Above: From People’s Climate Demands by Friends of the Earth International.

In preparation for the COP21 talks in Paris governments gatherered to finalize a global agreement on climate change. People around the world called for action – especially those who are most vulnerable to climate impacts yet have had no role in creating the problem. Their voices are critical if we want a better, more just, and sustainable society.

The People’s Demands were developed by representatives of Southern social movements of climate-impacted communities and of international faith, labor, development and environmental organizations. The group understood that the COP21 UN climate negotiation in Paris was a critical moment on the road to stabilizing global temperature rise below 1.5 degrees Celsius and to achieving climate justice.

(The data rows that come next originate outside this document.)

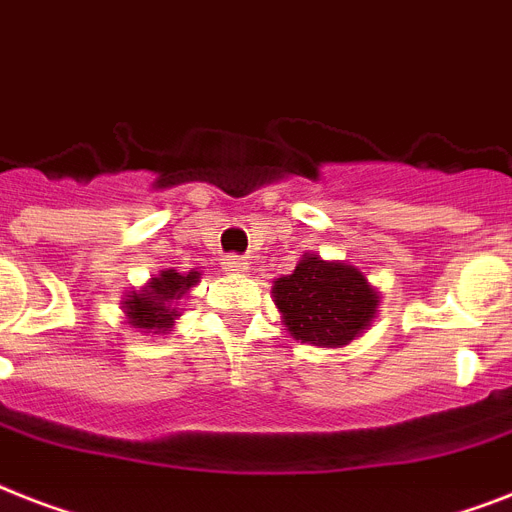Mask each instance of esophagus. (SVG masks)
Masks as SVG:
<instances>
[{
	"instance_id": "obj_1",
	"label": "esophagus",
	"mask_w": 512,
	"mask_h": 512,
	"mask_svg": "<svg viewBox=\"0 0 512 512\" xmlns=\"http://www.w3.org/2000/svg\"><path fill=\"white\" fill-rule=\"evenodd\" d=\"M226 270H231V273H239V270H247V263H244L242 257H228Z\"/></svg>"
}]
</instances>
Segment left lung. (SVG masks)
<instances>
[{"mask_svg":"<svg viewBox=\"0 0 512 512\" xmlns=\"http://www.w3.org/2000/svg\"><path fill=\"white\" fill-rule=\"evenodd\" d=\"M270 294L292 339L328 350L363 334L381 302V292L363 270L315 252H305L289 276L276 278Z\"/></svg>","mask_w":512,"mask_h":512,"instance_id":"left-lung-1","label":"left lung"}]
</instances>
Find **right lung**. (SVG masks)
<instances>
[{
  "label": "right lung",
  "instance_id": "right-lung-1",
  "mask_svg": "<svg viewBox=\"0 0 512 512\" xmlns=\"http://www.w3.org/2000/svg\"><path fill=\"white\" fill-rule=\"evenodd\" d=\"M202 273H176L173 268L160 270L155 278H149L141 289H131L120 299V310L126 315V323L144 336L170 334L181 315L178 299L189 294L191 286L199 284Z\"/></svg>",
  "mask_w": 512,
  "mask_h": 512
}]
</instances>
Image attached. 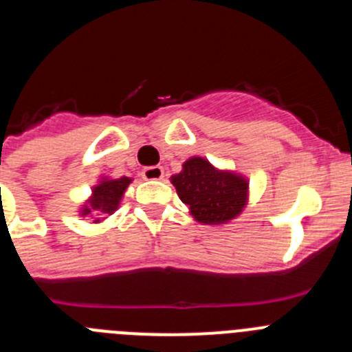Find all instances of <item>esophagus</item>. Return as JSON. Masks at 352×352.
<instances>
[{
	"label": "esophagus",
	"instance_id": "obj_1",
	"mask_svg": "<svg viewBox=\"0 0 352 352\" xmlns=\"http://www.w3.org/2000/svg\"><path fill=\"white\" fill-rule=\"evenodd\" d=\"M142 178L149 179V182H153V179H162L164 178V169H162L160 166L146 167V169H142Z\"/></svg>",
	"mask_w": 352,
	"mask_h": 352
}]
</instances>
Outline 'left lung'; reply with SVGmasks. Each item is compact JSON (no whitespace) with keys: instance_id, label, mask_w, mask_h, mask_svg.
<instances>
[{"instance_id":"obj_1","label":"left lung","mask_w":352,"mask_h":352,"mask_svg":"<svg viewBox=\"0 0 352 352\" xmlns=\"http://www.w3.org/2000/svg\"><path fill=\"white\" fill-rule=\"evenodd\" d=\"M182 203L203 226H223L238 219L248 204V179L231 169H219L208 158L190 157L170 176Z\"/></svg>"}]
</instances>
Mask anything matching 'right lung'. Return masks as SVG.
Masks as SVG:
<instances>
[{
    "label": "right lung",
    "instance_id": "obj_1",
    "mask_svg": "<svg viewBox=\"0 0 352 352\" xmlns=\"http://www.w3.org/2000/svg\"><path fill=\"white\" fill-rule=\"evenodd\" d=\"M132 183V178L121 176V178H109L100 176V179L93 185L91 195H89L79 208V217H89L93 223L104 222L109 214L120 208L121 199L125 195V190Z\"/></svg>",
    "mask_w": 352,
    "mask_h": 352
}]
</instances>
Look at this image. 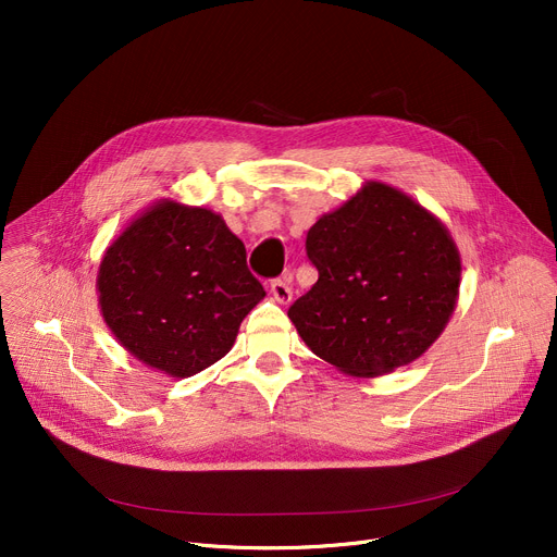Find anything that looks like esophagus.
Wrapping results in <instances>:
<instances>
[{
    "mask_svg": "<svg viewBox=\"0 0 557 557\" xmlns=\"http://www.w3.org/2000/svg\"><path fill=\"white\" fill-rule=\"evenodd\" d=\"M269 286H271V296H273L277 302H282V305L290 302V286H288L284 280L275 277V280H271Z\"/></svg>",
    "mask_w": 557,
    "mask_h": 557,
    "instance_id": "34e87169",
    "label": "esophagus"
}]
</instances>
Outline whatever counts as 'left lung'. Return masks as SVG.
Instances as JSON below:
<instances>
[{
  "label": "left lung",
  "instance_id": "1",
  "mask_svg": "<svg viewBox=\"0 0 557 557\" xmlns=\"http://www.w3.org/2000/svg\"><path fill=\"white\" fill-rule=\"evenodd\" d=\"M318 282L288 307L311 352L355 376L416 361L456 307L460 255L406 194L368 183L307 232Z\"/></svg>",
  "mask_w": 557,
  "mask_h": 557
}]
</instances>
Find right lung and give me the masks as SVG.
I'll list each match as a JSON object with an SVG mask.
<instances>
[{
    "label": "right lung",
    "instance_id": "right-lung-1",
    "mask_svg": "<svg viewBox=\"0 0 557 557\" xmlns=\"http://www.w3.org/2000/svg\"><path fill=\"white\" fill-rule=\"evenodd\" d=\"M97 286L112 334L171 376H191L225 357L242 320L267 296L223 219L173 200L120 234Z\"/></svg>",
    "mask_w": 557,
    "mask_h": 557
}]
</instances>
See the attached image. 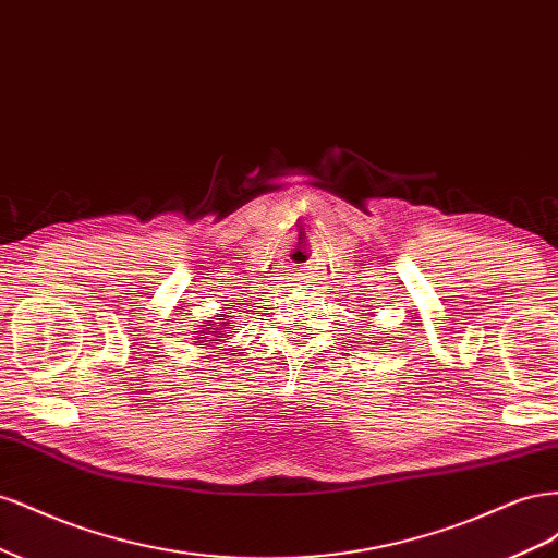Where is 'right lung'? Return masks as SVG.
Listing matches in <instances>:
<instances>
[{
  "label": "right lung",
  "mask_w": 558,
  "mask_h": 558,
  "mask_svg": "<svg viewBox=\"0 0 558 558\" xmlns=\"http://www.w3.org/2000/svg\"><path fill=\"white\" fill-rule=\"evenodd\" d=\"M221 316H223V318L207 320V326H202V328L195 330V335H197L195 340H197L199 349H205V347L214 349L216 344L223 342V337H228L230 320H228V314H221Z\"/></svg>",
  "instance_id": "obj_1"
}]
</instances>
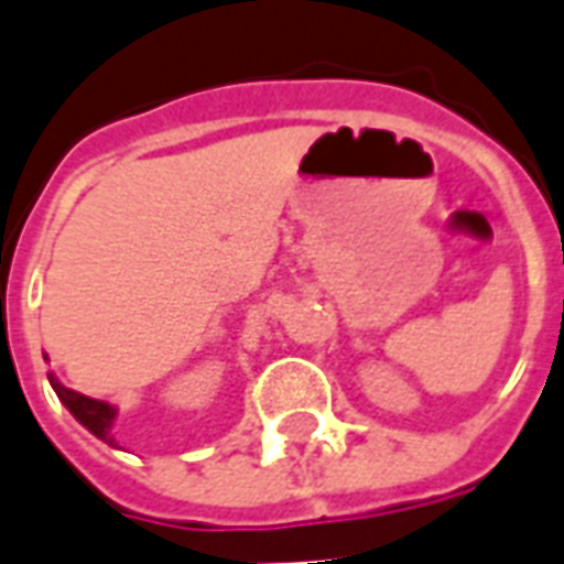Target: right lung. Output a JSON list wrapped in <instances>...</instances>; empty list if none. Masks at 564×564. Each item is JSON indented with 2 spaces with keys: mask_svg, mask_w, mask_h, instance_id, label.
<instances>
[{
  "mask_svg": "<svg viewBox=\"0 0 564 564\" xmlns=\"http://www.w3.org/2000/svg\"><path fill=\"white\" fill-rule=\"evenodd\" d=\"M47 380H51V387H54V392L59 395V402L66 404L68 411H72V416H75L80 425H87L99 441L117 447L115 435H111V425H115L117 411L111 408V404L99 402V399H90V395H80V392L75 390H68V387H63L54 375H47Z\"/></svg>",
  "mask_w": 564,
  "mask_h": 564,
  "instance_id": "obj_1",
  "label": "right lung"
}]
</instances>
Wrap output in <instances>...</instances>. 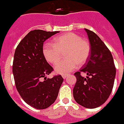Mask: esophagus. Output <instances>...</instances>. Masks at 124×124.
I'll list each match as a JSON object with an SVG mask.
<instances>
[{"label": "esophagus", "instance_id": "34e87169", "mask_svg": "<svg viewBox=\"0 0 124 124\" xmlns=\"http://www.w3.org/2000/svg\"><path fill=\"white\" fill-rule=\"evenodd\" d=\"M67 77H68V75H67V74H63V75H62V77H63V79H65Z\"/></svg>", "mask_w": 124, "mask_h": 124}]
</instances>
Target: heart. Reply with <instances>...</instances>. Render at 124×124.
<instances>
[{"label":"heart","instance_id":"obj_1","mask_svg":"<svg viewBox=\"0 0 124 124\" xmlns=\"http://www.w3.org/2000/svg\"><path fill=\"white\" fill-rule=\"evenodd\" d=\"M64 53L66 59L55 65V72L58 74H66L78 66L83 65L90 54L89 42L82 39L79 35L69 32L52 39V43H46L43 47V54L45 60L52 64L56 63Z\"/></svg>","mask_w":124,"mask_h":124}]
</instances>
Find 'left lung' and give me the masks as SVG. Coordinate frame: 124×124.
I'll return each instance as SVG.
<instances>
[{
  "label": "left lung",
  "instance_id": "8db88e82",
  "mask_svg": "<svg viewBox=\"0 0 124 124\" xmlns=\"http://www.w3.org/2000/svg\"><path fill=\"white\" fill-rule=\"evenodd\" d=\"M90 44L87 63L74 73L77 82L73 88L74 99L87 108H95L106 101L111 94L116 68L110 51L93 31L85 29ZM87 74L83 78L81 73Z\"/></svg>",
  "mask_w": 124,
  "mask_h": 124
}]
</instances>
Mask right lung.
Wrapping results in <instances>:
<instances>
[{"label": "right lung", "mask_w": 124, "mask_h": 124, "mask_svg": "<svg viewBox=\"0 0 124 124\" xmlns=\"http://www.w3.org/2000/svg\"><path fill=\"white\" fill-rule=\"evenodd\" d=\"M58 32L32 30L15 50L12 71L16 88L25 102L36 109H45L54 102L63 81L61 75L45 77L53 68L43 54V43ZM41 78H44L43 82Z\"/></svg>", "instance_id": "add662e5"}]
</instances>
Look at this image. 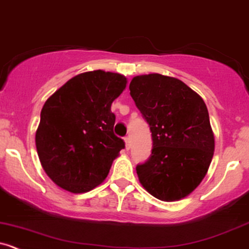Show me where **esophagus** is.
I'll use <instances>...</instances> for the list:
<instances>
[{"label": "esophagus", "instance_id": "esophagus-1", "mask_svg": "<svg viewBox=\"0 0 249 249\" xmlns=\"http://www.w3.org/2000/svg\"><path fill=\"white\" fill-rule=\"evenodd\" d=\"M125 146H126V149L129 150L130 146H131V141H130V137H125Z\"/></svg>", "mask_w": 249, "mask_h": 249}]
</instances>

They put forward their demands because they were concerned that political leaders were not putting the world on track to meet the challenge in a sufficient or equitable way.

The People’s Test On Climate 2015

Nothing less than a systemic transformation of our societies, our economies, and our world will suffice to solve the climate crisis and close the ever-increasing inequality gap.

After over 20 years of stunted and ineffective action to reduce climate pollution by governments – particularly in wealthy countries that have failed to meet their legal and moral responsibilities – only urgent and transformative and systemic change that can address the root causes of the crisis and deliver what is needed to keep global temperature rise below 1.5 degrees Celsius, the limit beyond which climate impacts will become potentially catastrophic.

The urgency to keep temperatures down is not just about the planet and the environment. It is about people, and our capacity as humanity to secure safe and dignified lives for all.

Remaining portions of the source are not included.